"" gives an empty string, while "".idup gives null

Steven Schveighoffer schveiguy at yahoo.com
Wed Aug 3 11:46:03 PDT 2011


On Wed, 03 Aug 2011 14:26:54 -0400, simendsjo <simendsjo at gmail.com> wrote:

> Schveighoffer also states it is as designed.
> But it really doesn't behave as one (at least I) would expect.
> So in essence (as bearophile says), "is null" should not be used on  
> arrays.
>
> I was bitten by a bug because of this, and used "" intead of "".idup to  
> avoid this, but given D doesn't distinguish between empty and null  
> arrays, this doesn't feel very safe now..

I would recommend against depending on the difference between null and  
not-null-but-empty arrays.  But in any case, "".idup is mainly pointless,  
there is never a need to idup a string, since it's already immutable (and  
therefore can be passed wherever you need it).

> In the code in question I have a lazy initialized string. The problem is  
> that I would see if it has been initialized, but an empty string is also  
> a valid value. Because I shouldn't check for null, I now have to add  
> another field to the struct to see if the array has been initialized.  
> This feels like a really suboptimal solution.

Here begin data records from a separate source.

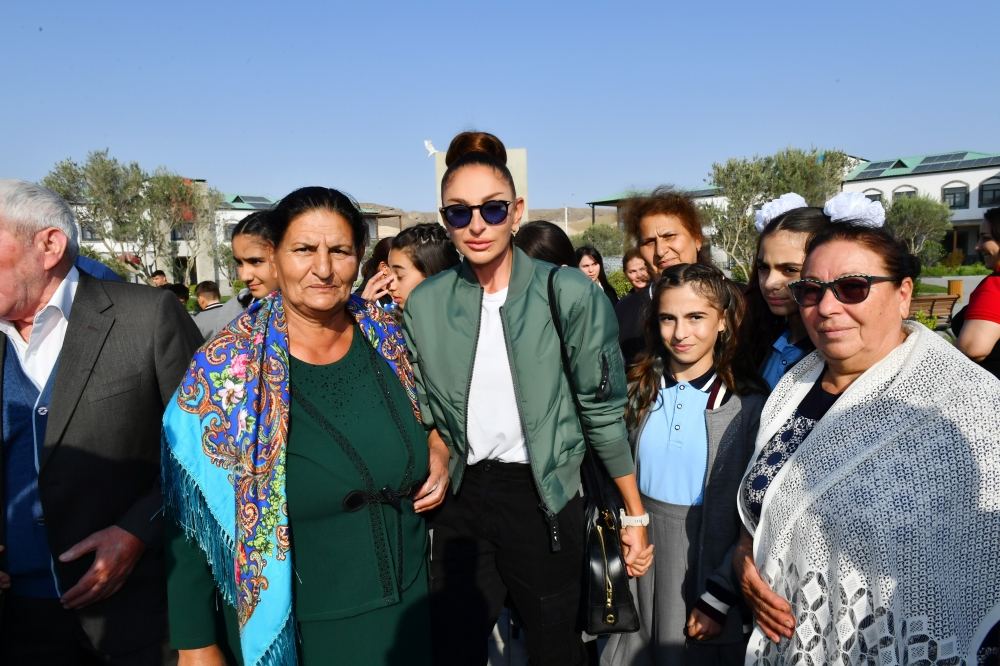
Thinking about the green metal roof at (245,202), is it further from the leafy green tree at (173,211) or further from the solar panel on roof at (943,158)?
the solar panel on roof at (943,158)

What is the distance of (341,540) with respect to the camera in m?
2.05

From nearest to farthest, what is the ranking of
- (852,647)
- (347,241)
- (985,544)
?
(985,544) < (852,647) < (347,241)

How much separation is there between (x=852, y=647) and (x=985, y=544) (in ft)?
1.51

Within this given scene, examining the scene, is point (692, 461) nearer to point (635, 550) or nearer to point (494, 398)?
point (635, 550)

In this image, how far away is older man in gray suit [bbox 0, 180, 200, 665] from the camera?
2172mm

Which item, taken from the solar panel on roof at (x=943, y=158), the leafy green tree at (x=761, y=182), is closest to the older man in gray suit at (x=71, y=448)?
the leafy green tree at (x=761, y=182)

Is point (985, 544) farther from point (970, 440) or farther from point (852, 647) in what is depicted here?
point (852, 647)

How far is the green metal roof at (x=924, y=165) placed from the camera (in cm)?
4759

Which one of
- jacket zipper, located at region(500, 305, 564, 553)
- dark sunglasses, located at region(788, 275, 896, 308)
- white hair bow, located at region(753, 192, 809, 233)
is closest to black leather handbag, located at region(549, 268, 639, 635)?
jacket zipper, located at region(500, 305, 564, 553)

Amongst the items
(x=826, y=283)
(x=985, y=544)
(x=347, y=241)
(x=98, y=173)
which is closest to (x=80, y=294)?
(x=347, y=241)

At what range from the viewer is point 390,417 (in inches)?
87.7

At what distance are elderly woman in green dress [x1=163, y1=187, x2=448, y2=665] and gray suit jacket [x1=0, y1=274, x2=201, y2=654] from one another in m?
0.44

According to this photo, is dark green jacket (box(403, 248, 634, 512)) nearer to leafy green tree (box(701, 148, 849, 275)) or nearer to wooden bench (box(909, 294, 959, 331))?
wooden bench (box(909, 294, 959, 331))

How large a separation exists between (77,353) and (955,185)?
58705mm
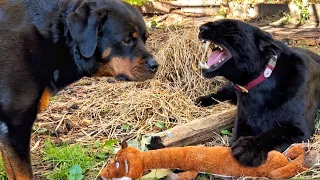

Where is it that you need to use idup?  I think you may be using that  
without need (or if you are using code that violates immutability, that  
code is incorrect), but I don't know what your code looks like so I might  
be wrong.

In any case, there may be a better way to do what you want, without the  
extra field.

At the very least, here is a function that can help you:

myIdup(string s)
{
    return s.length == 0 ? "" : s.idup;
}

Note that this kind of thing *ONLY* works for strings, because string  
literals are not null.  For normal arrays, I wouldn't expect this to work.